-- Document segment follows --

2. Ascertaining the differences between the prior art and the claims at issue.
3. Resolving the level of ordinary skill in the pertinent art.
4. Considering objective evidence present in the application indicating obviousness or nonobviousness.
This application currently names joint inventors. In considering patentability of the claims the examiner presumes that the subject matter of the various claims was commonly owned as of the effective filing date of the claimed invention(s) absent any evidence to the contrary. Applicant is advised of the obligation under 37 CFR 1.56 to point out the inventor and effective filing dates of each claim that was not commonly owned as of the effective filing date of the later invention in order for the examiner to consider the applicability of 35 U.S.C. 102(b)(2)(C) for any potential 35 U.S.C. 102(a)(2) prior art against the later invention.
Claims 1-3, 5-7, and 9-20 are rejected under 35 U.S.C. 103 as being unpatentable over Qiao et al (US 20190053147 A1), and further in view of Madisetti et al (US 20220166626 A1).

-- Document segment concluded --
-- Material provided follows --

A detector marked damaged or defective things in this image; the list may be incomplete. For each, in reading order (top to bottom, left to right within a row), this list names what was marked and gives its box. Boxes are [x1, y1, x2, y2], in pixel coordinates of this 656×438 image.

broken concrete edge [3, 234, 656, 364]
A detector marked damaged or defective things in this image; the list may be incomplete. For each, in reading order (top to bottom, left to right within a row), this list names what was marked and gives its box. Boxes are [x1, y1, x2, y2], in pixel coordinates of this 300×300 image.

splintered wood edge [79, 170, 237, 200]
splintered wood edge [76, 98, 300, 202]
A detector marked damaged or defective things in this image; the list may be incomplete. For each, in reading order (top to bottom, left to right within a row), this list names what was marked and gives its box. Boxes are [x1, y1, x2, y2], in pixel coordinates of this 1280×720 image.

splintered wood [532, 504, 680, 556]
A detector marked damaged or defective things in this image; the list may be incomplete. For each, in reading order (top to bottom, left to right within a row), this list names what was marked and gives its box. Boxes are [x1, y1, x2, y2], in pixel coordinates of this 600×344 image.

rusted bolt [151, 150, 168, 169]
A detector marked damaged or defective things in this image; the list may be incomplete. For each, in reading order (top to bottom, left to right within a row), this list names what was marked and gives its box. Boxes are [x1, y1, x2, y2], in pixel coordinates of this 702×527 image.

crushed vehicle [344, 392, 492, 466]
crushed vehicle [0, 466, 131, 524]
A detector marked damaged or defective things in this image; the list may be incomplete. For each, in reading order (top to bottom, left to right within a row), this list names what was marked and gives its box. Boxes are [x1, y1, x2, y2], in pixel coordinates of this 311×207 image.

-- Material provided concluded --
-- Material provided follows --

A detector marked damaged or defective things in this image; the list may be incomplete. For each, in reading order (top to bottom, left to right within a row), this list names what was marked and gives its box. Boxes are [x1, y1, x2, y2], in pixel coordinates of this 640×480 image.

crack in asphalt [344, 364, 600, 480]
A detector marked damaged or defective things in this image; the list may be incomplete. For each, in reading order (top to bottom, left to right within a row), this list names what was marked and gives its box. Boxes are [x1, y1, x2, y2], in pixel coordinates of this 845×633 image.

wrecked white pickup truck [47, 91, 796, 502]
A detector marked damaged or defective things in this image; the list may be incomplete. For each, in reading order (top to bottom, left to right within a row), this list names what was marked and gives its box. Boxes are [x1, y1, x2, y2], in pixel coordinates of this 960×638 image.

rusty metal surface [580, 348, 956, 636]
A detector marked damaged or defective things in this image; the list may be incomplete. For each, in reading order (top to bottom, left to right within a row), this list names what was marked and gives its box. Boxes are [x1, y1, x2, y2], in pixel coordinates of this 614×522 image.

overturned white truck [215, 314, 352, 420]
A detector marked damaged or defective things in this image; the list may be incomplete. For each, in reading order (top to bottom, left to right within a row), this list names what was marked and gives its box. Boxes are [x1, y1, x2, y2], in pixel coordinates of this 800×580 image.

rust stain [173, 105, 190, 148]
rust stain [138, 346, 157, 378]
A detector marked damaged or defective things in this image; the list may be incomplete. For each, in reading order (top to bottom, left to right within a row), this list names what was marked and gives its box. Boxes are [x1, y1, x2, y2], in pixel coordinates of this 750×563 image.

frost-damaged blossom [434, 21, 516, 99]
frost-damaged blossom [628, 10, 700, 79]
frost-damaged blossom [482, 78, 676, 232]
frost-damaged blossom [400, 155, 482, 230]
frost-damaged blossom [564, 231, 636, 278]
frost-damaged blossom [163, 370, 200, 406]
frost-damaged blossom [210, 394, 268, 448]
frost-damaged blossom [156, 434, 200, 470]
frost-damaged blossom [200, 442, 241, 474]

-- Material provided concluded --
-- Material provided follows --

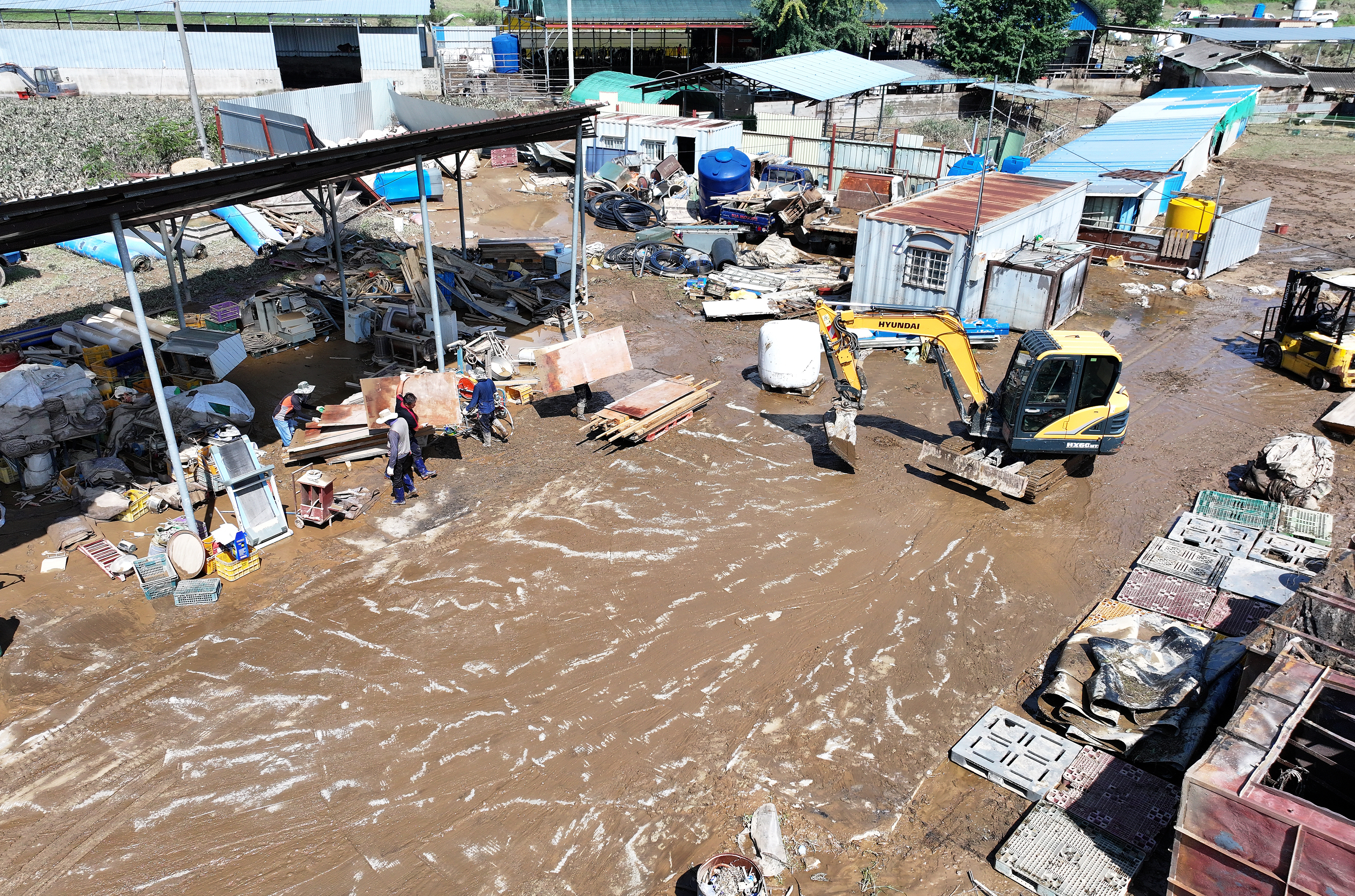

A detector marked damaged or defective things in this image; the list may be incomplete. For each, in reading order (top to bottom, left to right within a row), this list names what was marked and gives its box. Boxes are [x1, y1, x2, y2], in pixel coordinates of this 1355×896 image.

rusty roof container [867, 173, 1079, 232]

-- Material provided concluded --

* **Tasks and exercises**
1. According to the patent examination passage, which claims are rejected under 35 U.S.C. 103?
2. State whether each statement agrees with the patent examination passage, quoting the words that decide it: (a) The application currently names a single inventor. (b) The rejection relies on Qiao et al in view of Madisetti et al. (c) Without evidence to the contrary, the examiner presumes that the subject matter of the claims was commonly owned.

* **Response list**
1. Claims 1-3, 5-7, and 9-20.

2.
(a) No: "This application currently names joint inventors."
(b) Yes: "unpatentable over Qiao et al (US 20190053147 A1), and further in view of Madisetti et al (US 20220166626 A1)"
(c) Yes: "the examiner presumes that the subject matter of the various claims was commonly owned as of the effective filing date of the claimed invention(s) absent any evidence to the contrary"